▸ Text segment
[Start of Attachment]

The first and second pairs of cam fasteners 446A, 446B are configured to apply a selectively variable compressive force to the stack of busbars 40. By way of non-limiting example, each cam fastener 446A, 446B can be designed such that rotation of the fastener 446A, 446B acts to vary the force applied to the busbar stack 40 by a corresponding rod 480A, 480B. In the illustrated embodiment, the cam bolt 446 has a head 450 with a threaded shaft 452 protruding from the head 450. The threaded shaft 452 is received in a threaded channel 482 in the elongated rod 480, as seen in FIG. 17. Alternatively, the cam bolt 446 can be self-threading. In some embodiments, the elongated rod 480 must be threaded onto the cam bolt 446. The head 450 and the shaft 452 are non-concentric, with the center of the head 450, which is also the axis about which the cam bolt 446 rotates, is radially offset form the center of the flange shaft 452. As such, rotation of the cam bolt 446 will operate to shift the location of the elongated rod 480 relative to the duct side 18, 20, which will change the distance between the head 450 and the duct top/bottom 14, 16. This, in turn, will compress the upper-most/lower-most busbar 42 in the stack 40 against the remaining busbars 42 in the stack 40. The elongated rods 480A, 480B can be separately torqued—e.g., via a wrench being applied to hex flats 484A, 484B. In addition, the cam bolts 446A, 446B can be separately torqued to individually compensate for tolerances on both sides of the housing 10 and provide a selectively variable clamping force. In some applications, the cam bolt 446 cannot be turned until ready to engage the cam force—i.e., once the elongated rod 480 is fully threaded onto the cam bolts 446A, the cam bolts 446A can be rotated (e.g., 180 degrees) to apply the necessary clamping force.
While particular embodiments and applications of the present invention have been illustrated and described, it is to be understood that the invention is not limited to the precise construction and compositions disclosed herein and that various modifications, changes, and variations can be apparent from the foregoing descriptions without departing from the spirit and scope of the invention as defined in the appended claims. To that extent, elements and limitations that are disclosed, for example, in the Abstract, Summary, and Detailed Description sections, but not explicitly set forth in the claims, should not be incorporated into the claims, singly or collectively, by implication, inference or otherwise.

[End of Attachment]

▸ Information shown
[Start of Attachment]

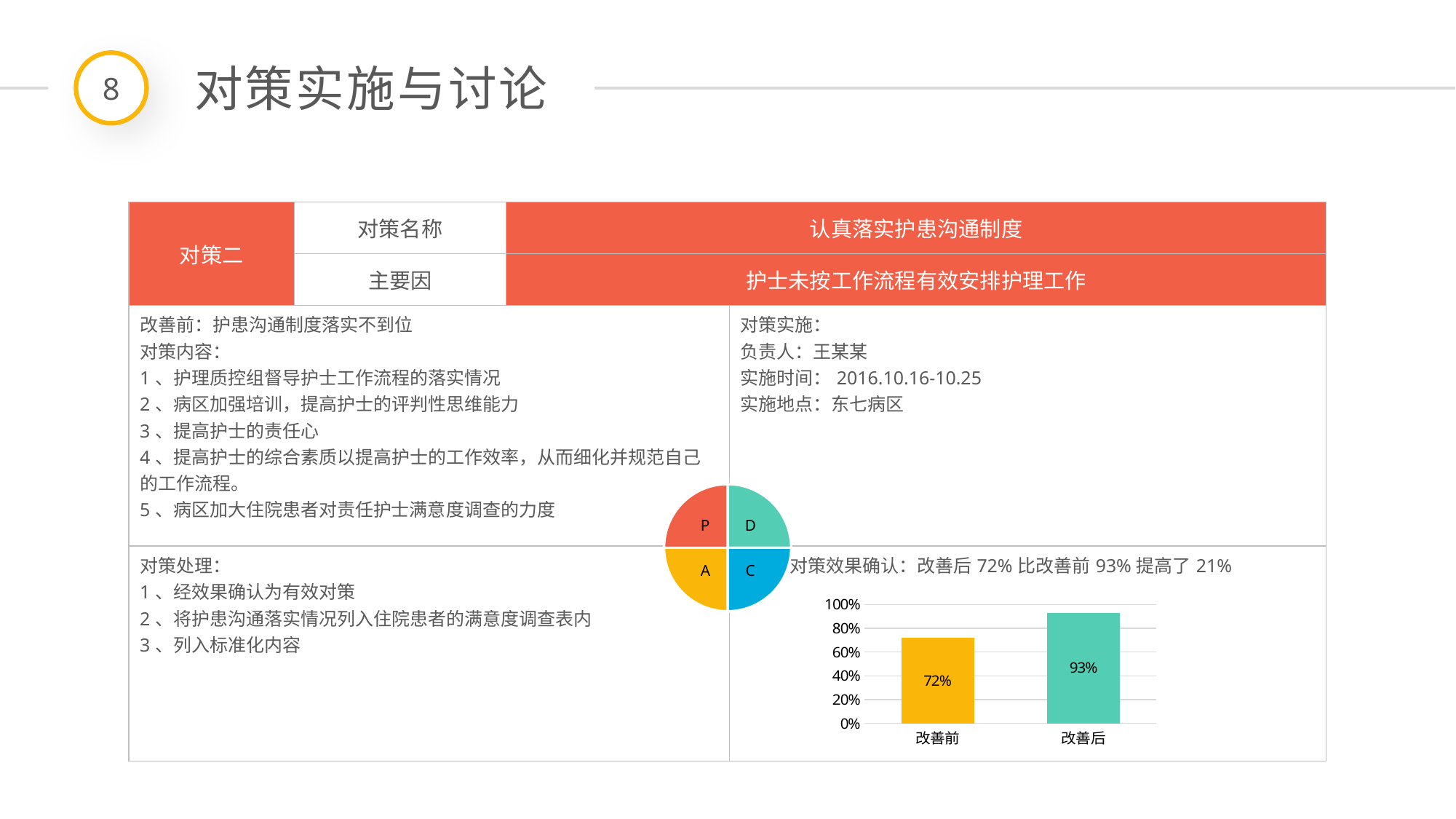
What is the value for 改善后 in the bar chart? 93% What is the value for 改善前 in the bar chart? 72% Do the values rise or fall from 改善前 to 改善后 in the bar chart? rise Which category has the highest value in the bar chart? 改善后 Which is larger in the bar chart, 改善前 or 改善后? 改善后 Is the value for 改善后 greater or less than 80%? greater How many categories are shown in the bar chart? 2 Which category has the lowest value in the bar chart? 改善前 What kind of chart is shown at the bottom right of the slide? bar chart Is the value for 改善前 greater or less than 80%? less What is the maximum value shown on the y axis of the bar chart? 100% What is the difference between the values for 改善后 and 改善前 in the bar chart? 21%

[End of Attachment]

▸ Assignment
Repeat the part of the cam fastener text starting with "While particular embodiments" and going on through "inference or otherwise.". The listing is separate material and is unrelated to the text on cam fasteners.

▸ Output for this exercise
While particular embodiments and applications of the present invention have been illustrated and described, it is to be understood that the invention is not limited to the precise construction and compositions disclosed herein and that various modifications, changes, and variations can be apparent from the foregoing descriptions without departing from the spirit and scope of the invention as defined in the appended claims. To that extent, elements and limitations that are disclosed, for example, in the Abstract, Summary, and Detailed Description sections, but not explicitly set forth in the claims, should not be incorporated into the claims, singly or collectively, by implication, inference or otherwise.